### [SELECTED PASSAGE]
Insider

Insider

Restrictions

This is the AWS F1 version of Insider system. Since F1 does not open the partial reconfiguration interface to users, this version does not support dynamically reload the in-storage accelerators. Anytime when you wish to switch to a new accelerator, you need to reprogram the whole FPGA.
This version does not support simultaneous multiple applications. We will provide a separate github repository to support that.

Preliminaries

AWS EC2

You typically needs two EC2 instances:

Used for code compilation and FPGA binary generation. This could be any type of EC2 instance as long as it has enough VCPU and RAM to run Xilinx Vivado for FPGA synthesis. For example, you can choose c4.4xlarge.
Used for running the Insider system. This should be an FPGA instance, for example, f1.2xlarge.

For both instances, you should use the FPGA developer AMI, which can be found at the AWS Marketplace when you launching a new instance. There are two caveats.

Make sure you choose the AMI version as 1.3.3. It could be found at the panel of "FPGA Developer AMI" via Previous versions -> Continue to Configuration. The reason behinds this is that the newer version of AMI adopts more recent Vivado HLS tool, which has significant lower performance in synthesizing some of our kernels.
Make sure that you configure the compilation instance to have more than 500 GB storage.

In order to save your time, you could follow the instructions below to set up the compilation instance first. After that you could copy the drive volumn (via creating a snapshot and then creating a volumn based on the snapshot in the EC2 web console) to the FPGA instance so that you don't need redo all the steps.

### [LISTED RECORDS]

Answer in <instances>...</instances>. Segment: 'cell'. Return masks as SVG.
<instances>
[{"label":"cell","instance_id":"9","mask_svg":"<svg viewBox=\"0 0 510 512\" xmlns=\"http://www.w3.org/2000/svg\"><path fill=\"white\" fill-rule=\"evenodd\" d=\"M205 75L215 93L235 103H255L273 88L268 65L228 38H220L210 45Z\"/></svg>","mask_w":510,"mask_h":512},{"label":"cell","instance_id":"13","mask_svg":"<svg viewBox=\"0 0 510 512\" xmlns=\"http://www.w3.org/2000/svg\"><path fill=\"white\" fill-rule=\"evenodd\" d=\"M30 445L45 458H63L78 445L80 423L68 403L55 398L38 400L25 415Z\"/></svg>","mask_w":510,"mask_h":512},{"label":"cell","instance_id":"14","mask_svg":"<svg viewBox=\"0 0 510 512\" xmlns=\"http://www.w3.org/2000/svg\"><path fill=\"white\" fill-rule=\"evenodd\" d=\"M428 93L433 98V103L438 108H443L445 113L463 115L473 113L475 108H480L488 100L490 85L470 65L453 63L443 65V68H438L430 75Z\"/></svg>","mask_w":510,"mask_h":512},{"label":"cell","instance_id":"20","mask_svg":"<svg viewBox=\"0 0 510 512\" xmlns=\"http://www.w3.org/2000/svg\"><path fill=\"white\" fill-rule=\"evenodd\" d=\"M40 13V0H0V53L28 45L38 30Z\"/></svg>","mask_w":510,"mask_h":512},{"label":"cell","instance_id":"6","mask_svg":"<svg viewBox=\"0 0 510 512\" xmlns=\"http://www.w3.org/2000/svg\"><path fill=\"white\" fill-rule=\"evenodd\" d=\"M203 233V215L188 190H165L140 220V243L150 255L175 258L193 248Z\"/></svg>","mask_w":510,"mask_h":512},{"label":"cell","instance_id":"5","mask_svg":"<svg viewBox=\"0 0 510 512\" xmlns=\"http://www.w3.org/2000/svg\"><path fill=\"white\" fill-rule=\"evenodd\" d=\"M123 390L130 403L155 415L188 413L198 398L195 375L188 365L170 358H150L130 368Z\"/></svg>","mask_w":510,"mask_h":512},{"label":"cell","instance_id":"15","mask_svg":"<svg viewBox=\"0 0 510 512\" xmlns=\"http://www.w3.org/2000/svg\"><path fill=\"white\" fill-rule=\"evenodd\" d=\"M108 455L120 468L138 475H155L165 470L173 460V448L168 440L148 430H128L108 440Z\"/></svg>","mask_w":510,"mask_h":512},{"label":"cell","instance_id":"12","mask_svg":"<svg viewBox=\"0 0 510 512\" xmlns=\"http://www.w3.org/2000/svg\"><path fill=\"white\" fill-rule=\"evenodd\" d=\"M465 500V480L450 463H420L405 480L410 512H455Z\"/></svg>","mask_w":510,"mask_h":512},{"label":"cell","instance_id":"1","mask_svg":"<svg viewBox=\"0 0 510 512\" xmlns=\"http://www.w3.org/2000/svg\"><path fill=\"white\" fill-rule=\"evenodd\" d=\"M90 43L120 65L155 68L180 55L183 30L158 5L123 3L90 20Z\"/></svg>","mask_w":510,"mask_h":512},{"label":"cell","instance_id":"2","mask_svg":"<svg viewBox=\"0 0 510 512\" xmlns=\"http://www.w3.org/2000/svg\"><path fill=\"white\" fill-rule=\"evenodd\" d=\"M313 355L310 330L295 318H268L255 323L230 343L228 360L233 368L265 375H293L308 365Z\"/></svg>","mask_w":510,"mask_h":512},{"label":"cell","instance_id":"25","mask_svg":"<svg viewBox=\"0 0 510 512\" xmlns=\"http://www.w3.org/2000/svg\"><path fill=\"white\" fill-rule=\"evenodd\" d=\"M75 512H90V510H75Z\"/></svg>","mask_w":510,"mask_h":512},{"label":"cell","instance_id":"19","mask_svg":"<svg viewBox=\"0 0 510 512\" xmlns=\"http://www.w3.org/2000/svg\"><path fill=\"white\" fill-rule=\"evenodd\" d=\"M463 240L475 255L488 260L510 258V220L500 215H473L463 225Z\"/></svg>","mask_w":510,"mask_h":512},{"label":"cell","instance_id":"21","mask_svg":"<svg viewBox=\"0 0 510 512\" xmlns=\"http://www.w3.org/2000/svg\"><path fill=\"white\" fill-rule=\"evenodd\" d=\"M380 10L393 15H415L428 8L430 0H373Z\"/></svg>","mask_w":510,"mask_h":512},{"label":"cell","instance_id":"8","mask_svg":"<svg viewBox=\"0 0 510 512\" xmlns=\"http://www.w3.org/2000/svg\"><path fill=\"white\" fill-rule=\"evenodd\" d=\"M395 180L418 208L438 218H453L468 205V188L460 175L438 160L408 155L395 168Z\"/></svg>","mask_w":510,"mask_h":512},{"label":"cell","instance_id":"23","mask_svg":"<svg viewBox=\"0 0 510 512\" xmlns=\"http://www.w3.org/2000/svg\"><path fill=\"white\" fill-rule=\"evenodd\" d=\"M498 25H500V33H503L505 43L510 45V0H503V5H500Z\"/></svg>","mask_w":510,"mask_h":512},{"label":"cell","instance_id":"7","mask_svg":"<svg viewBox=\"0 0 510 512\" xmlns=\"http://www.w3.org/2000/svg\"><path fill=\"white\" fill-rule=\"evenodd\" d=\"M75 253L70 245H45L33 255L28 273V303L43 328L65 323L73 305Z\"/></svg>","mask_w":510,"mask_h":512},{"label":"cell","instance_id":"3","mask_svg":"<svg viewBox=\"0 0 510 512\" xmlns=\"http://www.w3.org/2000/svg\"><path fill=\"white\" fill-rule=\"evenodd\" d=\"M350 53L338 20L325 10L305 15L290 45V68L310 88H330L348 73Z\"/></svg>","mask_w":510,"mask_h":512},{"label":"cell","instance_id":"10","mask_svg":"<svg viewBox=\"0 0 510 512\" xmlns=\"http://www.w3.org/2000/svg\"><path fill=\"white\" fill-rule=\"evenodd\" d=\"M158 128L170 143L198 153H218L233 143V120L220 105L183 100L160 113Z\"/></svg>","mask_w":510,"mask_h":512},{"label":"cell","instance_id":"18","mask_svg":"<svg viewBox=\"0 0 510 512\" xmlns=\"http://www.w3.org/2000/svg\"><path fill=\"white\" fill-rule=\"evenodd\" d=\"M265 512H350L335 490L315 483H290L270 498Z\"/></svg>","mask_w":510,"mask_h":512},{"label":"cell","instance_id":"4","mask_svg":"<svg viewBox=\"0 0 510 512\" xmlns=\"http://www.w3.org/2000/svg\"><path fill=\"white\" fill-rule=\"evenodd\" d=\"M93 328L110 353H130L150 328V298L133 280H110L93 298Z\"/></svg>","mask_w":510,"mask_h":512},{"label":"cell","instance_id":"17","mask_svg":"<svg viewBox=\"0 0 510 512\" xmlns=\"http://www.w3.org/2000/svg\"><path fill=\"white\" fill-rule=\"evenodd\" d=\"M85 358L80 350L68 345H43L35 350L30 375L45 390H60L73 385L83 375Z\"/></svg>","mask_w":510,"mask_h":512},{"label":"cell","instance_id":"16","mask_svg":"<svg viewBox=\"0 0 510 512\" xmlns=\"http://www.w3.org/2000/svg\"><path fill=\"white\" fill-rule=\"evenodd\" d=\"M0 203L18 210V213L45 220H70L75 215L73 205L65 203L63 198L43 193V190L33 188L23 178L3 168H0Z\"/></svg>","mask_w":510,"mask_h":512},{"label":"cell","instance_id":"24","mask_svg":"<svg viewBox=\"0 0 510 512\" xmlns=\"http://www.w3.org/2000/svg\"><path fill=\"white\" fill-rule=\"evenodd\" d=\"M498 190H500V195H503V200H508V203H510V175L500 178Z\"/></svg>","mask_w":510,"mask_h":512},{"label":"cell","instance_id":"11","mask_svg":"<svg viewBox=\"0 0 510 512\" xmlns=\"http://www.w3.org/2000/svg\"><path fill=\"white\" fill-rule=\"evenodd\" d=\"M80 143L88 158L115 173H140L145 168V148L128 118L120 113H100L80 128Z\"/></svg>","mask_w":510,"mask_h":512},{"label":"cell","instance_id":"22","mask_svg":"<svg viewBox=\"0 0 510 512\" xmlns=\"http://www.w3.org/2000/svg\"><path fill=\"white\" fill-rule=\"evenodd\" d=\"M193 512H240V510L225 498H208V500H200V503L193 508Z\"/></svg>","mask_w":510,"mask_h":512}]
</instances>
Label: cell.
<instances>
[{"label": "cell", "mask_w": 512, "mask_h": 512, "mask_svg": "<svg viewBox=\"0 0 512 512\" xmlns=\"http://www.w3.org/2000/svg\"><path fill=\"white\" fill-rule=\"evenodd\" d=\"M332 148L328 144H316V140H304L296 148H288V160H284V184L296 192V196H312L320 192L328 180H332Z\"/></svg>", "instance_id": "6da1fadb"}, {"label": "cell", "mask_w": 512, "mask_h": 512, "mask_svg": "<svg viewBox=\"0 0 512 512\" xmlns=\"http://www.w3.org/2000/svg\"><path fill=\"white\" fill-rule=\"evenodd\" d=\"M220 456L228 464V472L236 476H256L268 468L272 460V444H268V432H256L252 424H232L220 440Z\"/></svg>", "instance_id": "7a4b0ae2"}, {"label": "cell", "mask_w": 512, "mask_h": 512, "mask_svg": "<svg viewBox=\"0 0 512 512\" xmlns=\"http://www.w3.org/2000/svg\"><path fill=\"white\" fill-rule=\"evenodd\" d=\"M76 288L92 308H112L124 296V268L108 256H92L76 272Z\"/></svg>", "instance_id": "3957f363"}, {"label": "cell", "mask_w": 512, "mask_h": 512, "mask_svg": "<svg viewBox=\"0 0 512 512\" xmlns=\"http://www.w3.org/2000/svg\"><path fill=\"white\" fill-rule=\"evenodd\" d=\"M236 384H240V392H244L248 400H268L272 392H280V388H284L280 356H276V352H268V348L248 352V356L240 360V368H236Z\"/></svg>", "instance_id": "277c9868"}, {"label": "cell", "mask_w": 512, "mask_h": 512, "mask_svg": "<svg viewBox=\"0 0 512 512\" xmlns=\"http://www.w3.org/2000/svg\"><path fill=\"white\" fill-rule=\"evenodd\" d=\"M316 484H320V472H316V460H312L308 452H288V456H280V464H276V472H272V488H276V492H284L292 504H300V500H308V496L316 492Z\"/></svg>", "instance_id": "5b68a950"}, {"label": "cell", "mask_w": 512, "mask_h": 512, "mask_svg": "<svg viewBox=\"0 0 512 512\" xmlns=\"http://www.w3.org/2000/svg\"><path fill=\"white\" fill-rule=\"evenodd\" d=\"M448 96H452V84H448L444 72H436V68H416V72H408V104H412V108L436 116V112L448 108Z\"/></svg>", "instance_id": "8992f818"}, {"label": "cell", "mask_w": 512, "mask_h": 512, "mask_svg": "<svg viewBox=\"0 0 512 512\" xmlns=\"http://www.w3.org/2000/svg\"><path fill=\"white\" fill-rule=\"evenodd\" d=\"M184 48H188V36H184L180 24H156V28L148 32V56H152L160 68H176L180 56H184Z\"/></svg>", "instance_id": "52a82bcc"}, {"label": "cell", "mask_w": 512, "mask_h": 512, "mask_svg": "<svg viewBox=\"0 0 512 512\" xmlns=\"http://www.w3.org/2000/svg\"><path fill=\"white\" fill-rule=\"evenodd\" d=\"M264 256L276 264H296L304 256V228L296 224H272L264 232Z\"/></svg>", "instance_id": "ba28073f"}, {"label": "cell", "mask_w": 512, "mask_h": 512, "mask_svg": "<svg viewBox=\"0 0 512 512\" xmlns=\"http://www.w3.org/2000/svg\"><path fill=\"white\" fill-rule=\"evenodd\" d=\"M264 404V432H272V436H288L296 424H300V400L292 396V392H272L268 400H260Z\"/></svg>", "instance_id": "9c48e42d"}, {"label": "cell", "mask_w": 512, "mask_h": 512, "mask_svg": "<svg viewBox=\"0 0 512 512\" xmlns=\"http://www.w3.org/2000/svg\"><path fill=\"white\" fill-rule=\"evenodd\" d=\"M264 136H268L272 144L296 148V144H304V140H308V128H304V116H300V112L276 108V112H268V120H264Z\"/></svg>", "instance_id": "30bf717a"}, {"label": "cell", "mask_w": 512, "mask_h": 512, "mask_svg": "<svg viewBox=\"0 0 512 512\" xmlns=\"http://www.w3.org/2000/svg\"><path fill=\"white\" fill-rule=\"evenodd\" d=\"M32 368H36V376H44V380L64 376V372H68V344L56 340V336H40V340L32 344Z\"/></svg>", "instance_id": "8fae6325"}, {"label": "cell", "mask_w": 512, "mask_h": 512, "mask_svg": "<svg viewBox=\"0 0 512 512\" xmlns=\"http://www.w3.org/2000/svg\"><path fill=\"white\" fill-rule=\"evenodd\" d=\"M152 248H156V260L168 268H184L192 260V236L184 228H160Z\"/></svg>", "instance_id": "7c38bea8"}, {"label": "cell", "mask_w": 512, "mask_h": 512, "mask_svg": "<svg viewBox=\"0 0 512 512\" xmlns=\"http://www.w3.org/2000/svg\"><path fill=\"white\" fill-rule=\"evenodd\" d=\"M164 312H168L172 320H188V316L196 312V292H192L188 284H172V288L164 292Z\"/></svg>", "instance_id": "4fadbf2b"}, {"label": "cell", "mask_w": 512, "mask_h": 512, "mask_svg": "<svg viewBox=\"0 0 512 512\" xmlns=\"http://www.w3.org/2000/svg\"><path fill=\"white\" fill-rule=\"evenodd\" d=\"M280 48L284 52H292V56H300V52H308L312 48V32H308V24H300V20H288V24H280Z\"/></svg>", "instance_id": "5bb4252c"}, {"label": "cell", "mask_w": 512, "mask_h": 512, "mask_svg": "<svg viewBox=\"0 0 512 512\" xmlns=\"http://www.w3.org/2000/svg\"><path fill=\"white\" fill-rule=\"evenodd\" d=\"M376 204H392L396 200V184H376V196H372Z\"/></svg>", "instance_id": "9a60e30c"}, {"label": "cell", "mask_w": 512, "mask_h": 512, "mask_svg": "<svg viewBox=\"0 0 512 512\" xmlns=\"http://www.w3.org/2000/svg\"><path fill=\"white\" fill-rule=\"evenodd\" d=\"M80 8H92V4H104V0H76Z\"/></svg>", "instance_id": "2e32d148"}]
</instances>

### [THE PROBLEM]
Transcribe the stretch of the Insider setup notes above from "This version does not support simultaneous" through "can choose c4.4xlarge.".

### [WRITTEN SOLUTION]
This version does not support simultaneous multiple applications. We will provide a separate github repository to support that.

Preliminaries

AWS EC2

You typically needs two EC2 instances:

Used for code compilation and FPGA binary generation. This could be any type of EC2 instance as long as it has enough VCPU and RAM to run Xilinx Vivado for FPGA synthesis. For example, you can choose c4.4xlarge.